From the rabbit-naming thread below, list every name that hazyreality places under the headings "For the boy maybe:" and "Girly:".

--- Provided text ---
○ ○ ○ ○ ○ ○ ○

Ooo looking forward to seeing the pics! I quite like tango and calipso... tango sounds like a naughty rabbits name! 

How many buns do you have in total now? I wish I had more space to surround myself with beautiful buns!


----------



## frags (Feb 5, 2009)

AmyCruick said:


> Ooo looking forward to seeing the pics! I quite like tango and calipso... tango sounds like a naughty rabbits name!
> 
> How many buns do you have in total now? I wish I had more space to surround myself with beautiful buns!


14 lol but most are babies


----------



## hazyreality (Jan 11, 2009)

For the boy maybe:
Marmalade
Marmaduke

Girly:
Buttercup (i know technically yellow but hey - its close )
Peaches
Apricot 

Maybe just names that dont have summin to do with colour, I'm trying to go for human names lately 

Sayin that I always wanted a pair called Kovu and Kiara  (Lion King 2) but never got a pair together.

I like Cam. Really not sure on Tango but then I dont like the obvious names(snowy for a white one!) 

Congrats and get us them pictures!
*Heidi*


----------



## emzybabe (Jun 30, 2009)

George the rabbit I'm hopefully rescuing is orange and I was thinking of renaming him either Jasper (as in Jasper Carrot haha!!!) or Jaffa??? its so difficult to decide, I need to get to know his personality I think. Cant wait to see pics of ur dwarfs, cant believe you've betrayed the french!!! :001_tt2:


----------



## frags (Feb 5, 2009)

hazyreality said:


> For the boy maybe:
> Marmalade
> Marmaduke
> 
> ...


Heidi there is a pic of cam on the rabbit forum


----------



## frags (Feb 5, 2009)

emzybabe said:


> George the rabbit I'm hopefully rescuing is orange and I was thinking of renaming him either Jasper (as in Jasper Carrot haha!!!) or Jaffa??? its so difficult to decide, I need to get to know his personality I think. Cant wait to see pics of ur dwarfs, cant believe you've betrayed the french!!! :001_tt2:


LOL i thought of jaffa but didnt want to risk jinxing him being 1 lol

id never betray my frenchies  :wink5:


----------



## Guest (Oct 8, 2009)

○ ○ ○ ○ ○ ○ ○

--- Stored records ---
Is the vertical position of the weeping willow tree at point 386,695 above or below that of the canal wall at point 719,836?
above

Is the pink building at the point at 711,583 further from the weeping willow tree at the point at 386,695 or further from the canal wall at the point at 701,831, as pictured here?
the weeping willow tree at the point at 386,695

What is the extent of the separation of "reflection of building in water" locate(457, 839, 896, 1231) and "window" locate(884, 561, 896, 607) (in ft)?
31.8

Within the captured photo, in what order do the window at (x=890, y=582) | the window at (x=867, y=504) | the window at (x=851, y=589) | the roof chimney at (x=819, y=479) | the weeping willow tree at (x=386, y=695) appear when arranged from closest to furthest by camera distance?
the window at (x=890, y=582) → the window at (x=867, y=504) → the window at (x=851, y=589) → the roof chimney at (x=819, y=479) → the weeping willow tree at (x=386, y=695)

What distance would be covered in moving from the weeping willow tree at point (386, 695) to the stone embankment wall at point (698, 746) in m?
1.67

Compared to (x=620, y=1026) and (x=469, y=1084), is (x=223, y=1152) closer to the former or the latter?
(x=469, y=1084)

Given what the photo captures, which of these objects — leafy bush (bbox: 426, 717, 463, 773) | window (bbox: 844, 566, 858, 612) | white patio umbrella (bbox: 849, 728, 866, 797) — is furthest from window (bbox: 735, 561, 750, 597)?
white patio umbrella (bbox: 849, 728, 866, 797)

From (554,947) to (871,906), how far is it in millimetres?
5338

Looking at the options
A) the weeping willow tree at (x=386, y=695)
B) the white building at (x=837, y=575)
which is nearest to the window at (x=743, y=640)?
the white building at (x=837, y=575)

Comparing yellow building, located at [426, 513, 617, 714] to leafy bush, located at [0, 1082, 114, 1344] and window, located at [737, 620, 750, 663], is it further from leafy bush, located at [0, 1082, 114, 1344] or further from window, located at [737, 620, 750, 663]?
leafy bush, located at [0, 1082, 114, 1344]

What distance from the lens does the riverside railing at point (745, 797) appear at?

○ ○ ○ ○ ○ ○ ○

--- Solution for this task ---
For the boy: Marmalade, Marmaduke
Girly: Buttercup, Peaches, Apricot